Tarefa 1
Segundo a sinopse, onde o jovem Vincent Bruce vai trabalhar?
Tarefa 2
Transcreva da sinopse o trecho que vai de "Indo trabalhar em" até "platonicamente por Lilith.".

Trecho do documento
Indo trabalhar em uma casa de repouso
para pacientes psiquiátricos, o jovem Vincent Bruce (Beatty) se interessa
particularmente pelo caso de uma interna, Lilith (Seberg), e a proximidade cada
vez maior entre ambos faz com que se apaixone por ela. Enciumado, ele a
surpreende em um contato íntimo com outra paciente, agredindo as duas. Logo
Vincent perceberá que a aparente melhora de Lilith não a faz sair das
limitações impostas por sua doença. E sua situação se tornará deplorável pouco
tempo depois do episódio em que a sinceridade excessiva de Bruce provocou a
morte de um paciente, Stephen (Fonda), apaixonado platonicamente por Lilith.

Registros listados

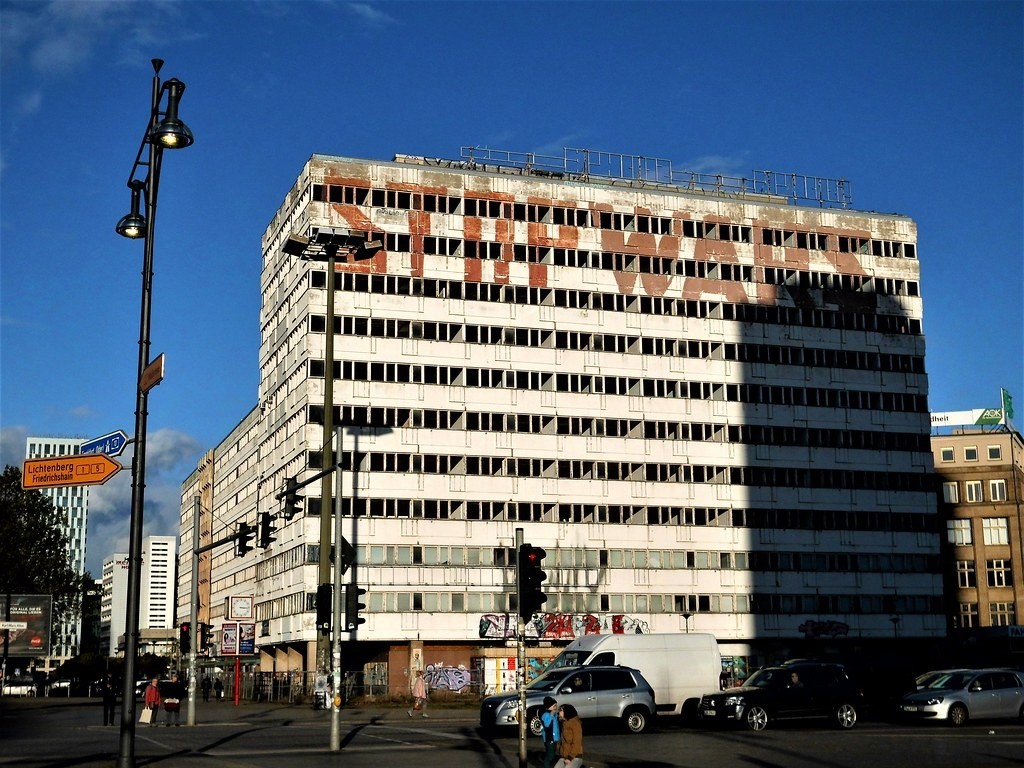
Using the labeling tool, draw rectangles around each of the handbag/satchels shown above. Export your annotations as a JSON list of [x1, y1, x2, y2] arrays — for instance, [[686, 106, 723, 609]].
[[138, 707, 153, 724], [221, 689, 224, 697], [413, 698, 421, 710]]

==

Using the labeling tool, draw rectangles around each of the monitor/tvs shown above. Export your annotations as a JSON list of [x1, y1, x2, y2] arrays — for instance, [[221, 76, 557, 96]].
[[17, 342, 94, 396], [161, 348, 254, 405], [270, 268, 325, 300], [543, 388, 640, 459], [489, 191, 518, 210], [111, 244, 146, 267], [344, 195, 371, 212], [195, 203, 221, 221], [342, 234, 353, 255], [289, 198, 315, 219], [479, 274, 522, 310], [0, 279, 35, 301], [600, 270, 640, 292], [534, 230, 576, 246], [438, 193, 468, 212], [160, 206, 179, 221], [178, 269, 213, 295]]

* * *

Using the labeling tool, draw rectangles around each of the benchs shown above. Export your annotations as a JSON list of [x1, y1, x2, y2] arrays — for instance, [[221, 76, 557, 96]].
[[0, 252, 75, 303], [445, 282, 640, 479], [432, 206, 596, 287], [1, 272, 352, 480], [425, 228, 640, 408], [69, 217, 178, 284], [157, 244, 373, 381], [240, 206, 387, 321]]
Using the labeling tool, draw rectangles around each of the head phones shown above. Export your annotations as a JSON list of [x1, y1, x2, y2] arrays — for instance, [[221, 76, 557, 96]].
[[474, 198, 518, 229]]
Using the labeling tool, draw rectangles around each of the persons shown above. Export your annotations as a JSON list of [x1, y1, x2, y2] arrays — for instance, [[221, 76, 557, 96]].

Resposta 1
Em uma casa de repouso para pacientes psiquiátricos.

Resposta 2
Indo trabalhar em uma casa de repouso
para pacientes psiquiátricos, o jovem Vincent Bruce (Beatty) se interessa
particularmente pelo caso de uma interna, Lilith (Seberg), e a proximidade cada
vez maior entre ambos faz com que se apaixone por ela. Enciumado, ele a
surpreende em um contato íntimo com outra paciente, agredindo as duas. Logo
Vincent perceberá que a aparente melhora de Lilith não a faz sair das
limitações impostas por sua doença. E sua situação se tornará deplorável pouco
tempo depois do episódio em que a sinceridade excessiva de Bruce provocou a
morte de um paciente, Stephen (Fonda), apaixonado platonicamente por Lilith.